• _COMPLETE THE FOLLOWING_:
• 1. Decide whether each statement below agrees with the transcript. For each, answer yes or no and quote the deciding words of the transcript exactly.
(a) Each standardized meal contained 50 grams of available carbohydrates.
(b) Lifestyle is named as the factor that unfortunately cannot really be changed.
(c) Across the population, the variability in responses to the same food was huge.
• 2. Duplicate the stretch of the transcript from "David Zeevi [10:15]" through "[10:45] – For now.".

• _TEXT PROVIDED_:
:::

Craig Cannon [08:04] – Exercise.

David Zeevi [08:05] – Exercise. You can only measure it once in every long period of time just because it’s very noisy and because it changes very slowly. You can see the effect or the average effect of a diet over a week or two or a month or so. Even though I know some people who now step on the scales every day. But it’s usually recommended to look at every week or so. If you look at blood glucose, you can measure it for every meal. You can just see, get a fast feedback on each and every meal that you ate. That’s what made this blood glucose such a great metric for us. Since it was correlated with so many… so many diseases such as cardiovascular disease, obesity, diabetes and so on. We quickly realized that in order to maintain health or to restore that healthy phenotype, what you need to do is to probably reduce the glucose responses, and that sounded easy. Okay, we just collect a few people and we look at their glucose responses and we find the foods that are good for everyone and–

Craig Cannon [09:24] – And you find the best diet in the world.

David Zeevi [09:26] – And you best find the best diet in the world that would reduce glucose responses and that’s it, and we’re done. But biology and the world is more complicated. What we found is that there were several, usually very small-scale studies that showed that people’s glucose response can be very different from one person to another. Two people eating the same loaf of white bread, one would really spike their glucose and one would really stay flat. That’s true even if you normalize their responses to their responses to glucose. Just to see if, so even foods are not categorically good or bad.

David Zeevi [10:15] – It also depends on the person, and that was shown in very small-scale. We said okay, so… Let’s think of what can affect these glucose measures and, we came up with three main, causes that can affect people’s glucose responses or personal responses. One is genetics which unfortunately we can’t really change. We are what we were wrong with.

Craig Cannon [10:45] – For now.

David Zeevi [10:46] – Yeah, for now, I mean that’s, CRISPR is going to change all that. The second is lifestyle which we all agree should be healthy, active and so on. There’s not a lot to do there, we already know the answer. The third, one that was when we started sort of flying under the radar was the human microbiome which we found to be associated with many diseases, many disorders. If we have time I can tell you a little bit about that. We wanted to create a study that combines all these factors. Nutrition, nutrition as a target, genetics or a proxy for genetics, lifestyle, the microbiome to predict what’s good for people to eat and that’s how we came up with this study.

Craig Cannon [11:40] – You standardized the study, it was something like 800 people? The study was standardized by giving them the same breakfast over the course of a week. Well, there are a couple different breakfasts that you give them.

David Zeevi [11:53] – Tthe first thing we wanted to do in this study is to see, to try to recapitulate the variability that we saw in the small-scale studies. As a controlled way to study variability in people’s responses to food, we replaced their breakfast with a standardized meal that contained either bread, bread and butter, glucose or fructose which had 50 grams of available carbohydrates each and that was to be taken in the morning after the night’s fast without exercising, without eating before that, only drinking, only exercising in two hours after eating the meal because we wanted to get a clean response to the food. What we found is that one person eating the same meal in two different days was very similar to themselves. We had a correlation there of 0.7, 2.77 which is very good considering the noisiness of people. But across people, across the population the variability was huge. People for any given food covered the entire range of responses. They were very reproducible within themselves, you can see a person eating the same loaf of white bread, having two very, no flat responses to glucose. Glucose doesn’t go up after the meal, it doesn’t go rapidly down after that. Other people who were not diabetics, were not pre-diabetics or anything had huge spikes to the same, the exact same loaf of white bread. These people, you couldn’t tell the difference otherwise.

:::

• _EXTRACTED RECORDS_:

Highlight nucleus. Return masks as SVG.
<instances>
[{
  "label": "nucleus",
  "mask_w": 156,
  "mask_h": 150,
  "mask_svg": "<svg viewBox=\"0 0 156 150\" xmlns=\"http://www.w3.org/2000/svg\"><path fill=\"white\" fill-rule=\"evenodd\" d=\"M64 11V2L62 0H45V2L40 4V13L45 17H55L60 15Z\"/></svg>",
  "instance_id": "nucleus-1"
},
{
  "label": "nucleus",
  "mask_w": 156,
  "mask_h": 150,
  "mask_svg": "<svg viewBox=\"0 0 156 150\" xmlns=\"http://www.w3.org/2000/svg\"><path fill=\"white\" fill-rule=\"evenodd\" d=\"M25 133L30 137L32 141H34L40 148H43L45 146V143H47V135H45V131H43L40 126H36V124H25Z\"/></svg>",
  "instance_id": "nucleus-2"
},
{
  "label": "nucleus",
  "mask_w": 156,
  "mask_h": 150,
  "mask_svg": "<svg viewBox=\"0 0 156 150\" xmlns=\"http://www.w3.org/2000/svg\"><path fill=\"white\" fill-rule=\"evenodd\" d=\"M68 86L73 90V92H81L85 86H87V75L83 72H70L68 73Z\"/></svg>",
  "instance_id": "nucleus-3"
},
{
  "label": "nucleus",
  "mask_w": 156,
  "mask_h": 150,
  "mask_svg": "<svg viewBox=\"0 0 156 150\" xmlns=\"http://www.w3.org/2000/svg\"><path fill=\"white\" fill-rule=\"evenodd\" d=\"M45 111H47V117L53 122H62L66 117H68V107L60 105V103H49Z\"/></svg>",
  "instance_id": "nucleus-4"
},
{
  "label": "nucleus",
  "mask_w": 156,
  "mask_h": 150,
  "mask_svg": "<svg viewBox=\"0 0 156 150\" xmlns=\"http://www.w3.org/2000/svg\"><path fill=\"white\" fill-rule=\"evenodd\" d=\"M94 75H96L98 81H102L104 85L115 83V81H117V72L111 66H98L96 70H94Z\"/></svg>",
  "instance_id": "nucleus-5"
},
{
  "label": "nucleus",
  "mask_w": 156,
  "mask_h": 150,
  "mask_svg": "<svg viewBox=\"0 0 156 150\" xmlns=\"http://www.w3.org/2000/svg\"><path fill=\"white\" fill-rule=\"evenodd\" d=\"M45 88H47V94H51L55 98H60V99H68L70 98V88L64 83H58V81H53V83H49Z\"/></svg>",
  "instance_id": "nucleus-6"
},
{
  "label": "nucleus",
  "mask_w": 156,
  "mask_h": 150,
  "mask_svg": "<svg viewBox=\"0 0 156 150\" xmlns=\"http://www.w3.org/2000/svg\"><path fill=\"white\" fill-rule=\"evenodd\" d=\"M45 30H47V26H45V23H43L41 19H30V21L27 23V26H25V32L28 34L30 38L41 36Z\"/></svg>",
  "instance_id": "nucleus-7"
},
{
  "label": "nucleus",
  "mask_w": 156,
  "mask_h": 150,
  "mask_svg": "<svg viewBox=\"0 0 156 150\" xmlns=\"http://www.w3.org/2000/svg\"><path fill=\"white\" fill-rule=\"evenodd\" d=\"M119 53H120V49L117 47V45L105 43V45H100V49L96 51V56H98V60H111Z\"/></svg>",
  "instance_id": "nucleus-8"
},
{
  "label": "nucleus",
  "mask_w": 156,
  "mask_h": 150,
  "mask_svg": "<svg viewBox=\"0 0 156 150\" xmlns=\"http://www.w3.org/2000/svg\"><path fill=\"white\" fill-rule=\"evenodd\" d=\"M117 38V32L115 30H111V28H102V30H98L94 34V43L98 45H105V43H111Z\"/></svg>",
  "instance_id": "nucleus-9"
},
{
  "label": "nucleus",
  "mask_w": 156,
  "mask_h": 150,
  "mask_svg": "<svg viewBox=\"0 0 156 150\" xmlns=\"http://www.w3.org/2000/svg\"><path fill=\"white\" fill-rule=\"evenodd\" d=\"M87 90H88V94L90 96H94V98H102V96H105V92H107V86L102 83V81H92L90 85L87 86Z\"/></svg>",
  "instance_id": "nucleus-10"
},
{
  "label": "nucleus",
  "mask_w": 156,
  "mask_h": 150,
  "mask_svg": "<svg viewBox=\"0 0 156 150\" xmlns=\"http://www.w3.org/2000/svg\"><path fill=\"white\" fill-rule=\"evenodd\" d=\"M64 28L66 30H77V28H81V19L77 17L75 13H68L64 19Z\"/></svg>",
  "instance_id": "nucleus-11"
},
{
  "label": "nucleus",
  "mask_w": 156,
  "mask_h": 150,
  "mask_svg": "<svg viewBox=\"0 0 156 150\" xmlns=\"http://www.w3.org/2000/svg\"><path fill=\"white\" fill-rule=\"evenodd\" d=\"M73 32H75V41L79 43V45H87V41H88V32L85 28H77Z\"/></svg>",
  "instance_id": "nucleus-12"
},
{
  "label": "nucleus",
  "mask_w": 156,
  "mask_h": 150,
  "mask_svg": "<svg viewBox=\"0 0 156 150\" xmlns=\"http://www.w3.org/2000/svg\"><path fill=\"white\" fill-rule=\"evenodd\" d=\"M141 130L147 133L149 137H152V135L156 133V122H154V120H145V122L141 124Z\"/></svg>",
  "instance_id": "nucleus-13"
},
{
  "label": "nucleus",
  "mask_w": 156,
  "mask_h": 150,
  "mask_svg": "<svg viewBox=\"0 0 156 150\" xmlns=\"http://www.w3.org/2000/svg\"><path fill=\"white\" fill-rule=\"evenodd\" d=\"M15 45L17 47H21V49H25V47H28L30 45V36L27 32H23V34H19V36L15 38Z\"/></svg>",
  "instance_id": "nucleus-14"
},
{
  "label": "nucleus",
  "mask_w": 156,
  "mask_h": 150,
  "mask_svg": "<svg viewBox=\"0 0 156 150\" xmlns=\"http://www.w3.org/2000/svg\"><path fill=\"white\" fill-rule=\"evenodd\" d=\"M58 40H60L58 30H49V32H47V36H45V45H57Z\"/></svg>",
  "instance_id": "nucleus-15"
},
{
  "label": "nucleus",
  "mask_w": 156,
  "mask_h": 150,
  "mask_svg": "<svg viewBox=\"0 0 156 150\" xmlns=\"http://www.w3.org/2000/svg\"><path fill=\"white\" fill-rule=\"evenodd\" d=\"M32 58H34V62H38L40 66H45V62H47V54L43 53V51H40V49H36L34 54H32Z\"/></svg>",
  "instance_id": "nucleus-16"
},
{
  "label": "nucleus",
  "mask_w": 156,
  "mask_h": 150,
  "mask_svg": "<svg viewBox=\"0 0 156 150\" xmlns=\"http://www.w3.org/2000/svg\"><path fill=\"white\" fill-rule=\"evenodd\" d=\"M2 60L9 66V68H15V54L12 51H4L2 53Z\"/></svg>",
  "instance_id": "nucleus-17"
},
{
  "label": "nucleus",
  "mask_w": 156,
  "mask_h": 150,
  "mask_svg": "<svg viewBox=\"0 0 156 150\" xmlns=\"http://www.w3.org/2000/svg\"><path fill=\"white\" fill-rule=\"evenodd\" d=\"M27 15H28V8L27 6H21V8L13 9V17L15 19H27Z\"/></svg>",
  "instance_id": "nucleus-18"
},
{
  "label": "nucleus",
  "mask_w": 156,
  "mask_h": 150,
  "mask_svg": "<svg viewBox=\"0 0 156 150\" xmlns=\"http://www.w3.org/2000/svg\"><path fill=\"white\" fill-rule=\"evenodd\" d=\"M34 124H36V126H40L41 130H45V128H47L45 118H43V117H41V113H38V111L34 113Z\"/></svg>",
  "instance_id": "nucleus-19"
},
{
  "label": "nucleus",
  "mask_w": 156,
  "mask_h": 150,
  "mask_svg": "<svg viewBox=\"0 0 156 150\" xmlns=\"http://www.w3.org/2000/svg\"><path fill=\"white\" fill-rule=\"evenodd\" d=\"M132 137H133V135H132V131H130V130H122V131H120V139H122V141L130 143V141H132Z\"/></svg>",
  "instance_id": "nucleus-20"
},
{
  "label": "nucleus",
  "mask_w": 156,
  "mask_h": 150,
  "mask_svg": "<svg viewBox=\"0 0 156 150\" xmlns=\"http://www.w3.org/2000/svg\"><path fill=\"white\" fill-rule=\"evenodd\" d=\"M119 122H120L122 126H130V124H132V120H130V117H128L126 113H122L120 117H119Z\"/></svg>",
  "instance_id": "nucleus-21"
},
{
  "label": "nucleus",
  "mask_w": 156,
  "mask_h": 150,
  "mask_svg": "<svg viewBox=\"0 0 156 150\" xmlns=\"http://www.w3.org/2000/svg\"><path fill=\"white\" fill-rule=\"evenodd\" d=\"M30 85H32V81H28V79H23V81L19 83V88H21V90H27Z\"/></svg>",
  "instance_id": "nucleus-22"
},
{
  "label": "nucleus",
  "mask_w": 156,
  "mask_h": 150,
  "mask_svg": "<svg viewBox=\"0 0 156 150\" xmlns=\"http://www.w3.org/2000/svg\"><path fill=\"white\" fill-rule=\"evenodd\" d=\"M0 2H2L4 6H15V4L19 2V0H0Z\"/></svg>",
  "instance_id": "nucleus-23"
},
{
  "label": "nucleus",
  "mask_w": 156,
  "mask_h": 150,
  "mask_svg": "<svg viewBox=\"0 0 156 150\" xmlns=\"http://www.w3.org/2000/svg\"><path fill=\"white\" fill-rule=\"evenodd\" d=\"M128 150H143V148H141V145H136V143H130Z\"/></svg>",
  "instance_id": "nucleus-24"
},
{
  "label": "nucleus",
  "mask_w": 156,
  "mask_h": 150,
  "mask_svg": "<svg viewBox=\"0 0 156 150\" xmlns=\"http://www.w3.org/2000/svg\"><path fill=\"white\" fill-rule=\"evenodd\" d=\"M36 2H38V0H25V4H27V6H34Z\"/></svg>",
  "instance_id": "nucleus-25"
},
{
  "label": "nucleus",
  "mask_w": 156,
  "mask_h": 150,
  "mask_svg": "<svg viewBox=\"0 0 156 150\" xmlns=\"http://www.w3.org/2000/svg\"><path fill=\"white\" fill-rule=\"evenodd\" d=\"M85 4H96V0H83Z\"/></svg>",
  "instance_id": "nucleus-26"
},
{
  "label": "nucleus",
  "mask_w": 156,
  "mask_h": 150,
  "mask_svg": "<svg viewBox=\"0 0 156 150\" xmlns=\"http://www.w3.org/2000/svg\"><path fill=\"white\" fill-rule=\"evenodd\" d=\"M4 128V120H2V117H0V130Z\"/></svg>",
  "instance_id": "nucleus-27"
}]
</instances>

:::

• _ANSWERS_:
• 1.
(a) Yes: "which had 50 grams of available carbohydrates each"
(b) No: "One is genetics which unfortunately we can’t really change."
(c) Yes: "But across people, across the population the variability was huge."

• 2.
David Zeevi [10:15] – It also depends on the person, and that was shown in very small-scale. We said okay, so… Let’s think of what can affect these glucose measures and, we came up with three main, causes that can affect people’s glucose responses or personal responses. One is genetics which unfortunately we can’t really change. We are what we were wrong with.

Craig Cannon [10:45] – For now.